— Start Reading text —

3.1 Documentary Sources


1. Common Land Online Database

The ‘Common Land in England’ website provides a searchable database of all registered commons in England (though, sadly, not in Wales), drawn from the Common Land Registers – you will need to look at the original registers to obtain full information of property rights on the common, and the database is not necessarily comprehensive, but it provides a useful starting point.  To access the basic data on the ‘Common Land in England’ site, go to http://common-land.com/ and

  • Enter the name of the civil parish in which the common you are studying lies in the box; then press the ‘Search Land’ button.  That brings up a list of commons in or near the place in question.
  • Click on the name of a common on the list to access some basic information.  This includes very brief summaries of the Ownership and Rights sections of the register; acreage; location; and (important when it comes to consulting the Common Land Register itself), the reference number of the common.  This is called ‘TVG Reg #’ on the website: on the Common Land Register this same number will appear as the ‘CL’ [= Common Land] number, which is the reference number unique to each common in a county.

Having obtained the ‘CL’ number and the basic data, you should then move on to consult the Common Land Register:

2. Common Land Registers

The Commons Registration Act 1965 required all rights claimed over common land to be registered. The resulting registers, held by the Commons Registration Officer of each county council, provide full details of modern property rights on common land.  To find the contact details of the registration office for the common you are studying, go to http://www.acraew.org.uk/index.php?page=commons-registration-authorities-contact-details  The registers are public documents but you should phone or email to make an appointment before visiting.  To save a journey to your county town, it would be worth enquiring locally to see whether copies of the Commons Register for the common you are studying are held locally (by the local commoners’ association, if there is one, for example).

The Register is divided into two sections, the Land section, in which ownership rights over the common are registered, and the Rights section, in which common use rights (rights of pasture, turbary and estovers, for example) are registered.

In both Land and Rights sections, each entry is given a number, which is recorded, with the date of registration, in the left hand column.  Entries in the Land section then give ‘Description of the land, reference to the register map, registration particulars etc’ – in other words, they define the common, giving its name and referring to the accompanying map which shows its boundaries, and they give the name and address of the person claiming ownership.

Information in the Rights section is divided into three columns:

  • Column 3: name and address of the person registering the right(s).
  • Column 4: ‘Particulars of the right of common and of the land over which it is exercisable’.  The class of common right (a right to graze so many sheep; a right of turbary; a right to take bracken, for example) will be spelt out as well as the area over which it is claimed (usually ‘from the whole of the land comprised in this register unit’ – i.e. over the whole common)
  • Column 5: ‘Particulars of the land (if any) to which the right is attached’. Most common rights were appurtenant to a holding of land or to a dwelling, details of which will be specified here.  If nothing is entered in this column, the common right is presumably ‘in gross’, i.e. a personal right not attached to a particular property.

— End Reading text —
— Start Stored rows —

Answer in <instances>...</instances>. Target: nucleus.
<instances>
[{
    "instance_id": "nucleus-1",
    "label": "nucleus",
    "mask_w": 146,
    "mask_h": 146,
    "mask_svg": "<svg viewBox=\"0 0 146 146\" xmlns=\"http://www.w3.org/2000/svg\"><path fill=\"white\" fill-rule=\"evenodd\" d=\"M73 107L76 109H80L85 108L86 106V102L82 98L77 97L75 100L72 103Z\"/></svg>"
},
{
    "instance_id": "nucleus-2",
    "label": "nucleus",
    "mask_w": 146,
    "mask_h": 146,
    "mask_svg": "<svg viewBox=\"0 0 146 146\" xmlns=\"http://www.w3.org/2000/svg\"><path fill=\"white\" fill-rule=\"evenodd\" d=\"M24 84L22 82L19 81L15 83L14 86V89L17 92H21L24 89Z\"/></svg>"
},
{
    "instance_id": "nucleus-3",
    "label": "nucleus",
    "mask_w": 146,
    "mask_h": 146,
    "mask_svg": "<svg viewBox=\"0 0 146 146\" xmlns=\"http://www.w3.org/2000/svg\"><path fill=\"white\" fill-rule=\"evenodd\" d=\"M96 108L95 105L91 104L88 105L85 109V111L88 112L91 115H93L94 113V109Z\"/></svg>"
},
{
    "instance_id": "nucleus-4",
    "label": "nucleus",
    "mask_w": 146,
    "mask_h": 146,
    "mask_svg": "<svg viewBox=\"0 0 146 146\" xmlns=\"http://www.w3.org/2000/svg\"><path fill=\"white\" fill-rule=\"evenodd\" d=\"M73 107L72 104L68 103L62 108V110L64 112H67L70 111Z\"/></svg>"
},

— End Stored rows —

● **Required task 1**: In the text on common land sources, copy out everything from "In both Land" down to "person claiming ownership." without changing a word.
● **Required task 2**: Reproduce all of the rows above line for line, with no changes.

● **Reply 1**:
In both Land and Rights sections, each entry is given a number, which is recorded, with the date of registration, in the left hand column.  Entries in the Land section then give ‘Description of the land, reference to the register map, registration particulars etc’ – in other words, they define the common, giving its name and referring to the accompanying map which shows its boundaries, and they give the name and address of the person claiming ownership.

● **Reply 2**:
Answer in <instances>...</instances>. Target: nucleus.
<instances>
[{
    "instance_id": "nucleus-1",
    "label": "nucleus",
    "mask_w": 146,
    "mask_h": 146,
    "mask_svg": "<svg viewBox=\"0 0 146 146\" xmlns=\"http://www.w3.org/2000/svg\"><path fill=\"white\" fill-rule=\"evenodd\" d=\"M73 107L76 109H80L85 108L86 106V102L82 98L77 97L75 100L72 103Z\"/></svg>"
},
{
    "instance_id": "nucleus-2",
    "label": "nucleus",
    "mask_w": 146,
    "mask_h": 146,
    "mask_svg": "<svg viewBox=\"0 0 146 146\" xmlns=\"http://www.w3.org/2000/svg\"><path fill=\"white\" fill-rule=\"evenodd\" d=\"M24 84L22 82L19 81L15 83L14 86V89L17 92H21L24 89Z\"/></svg>"
},
{
    "instance_id": "nucleus-3",
    "label": "nucleus",
    "mask_w": 146,
    "mask_h": 146,
    "mask_svg": "<svg viewBox=\"0 0 146 146\" xmlns=\"http://www.w3.org/2000/svg\"><path fill=\"white\" fill-rule=\"evenodd\" d=\"M96 108L95 105L91 104L88 105L85 109V111L88 112L91 115H93L94 113V109Z\"/></svg>"
},
{
    "instance_id": "nucleus-4",
    "label": "nucleus",
    "mask_w": 146,
    "mask_h": 146,
    "mask_svg": "<svg viewBox=\"0 0 146 146\" xmlns=\"http://www.w3.org/2000/svg\"><path fill=\"white\" fill-rule=\"evenodd\" d=\"M73 107L72 104L68 103L62 108V110L64 112H67L70 111Z\"/></svg>"
},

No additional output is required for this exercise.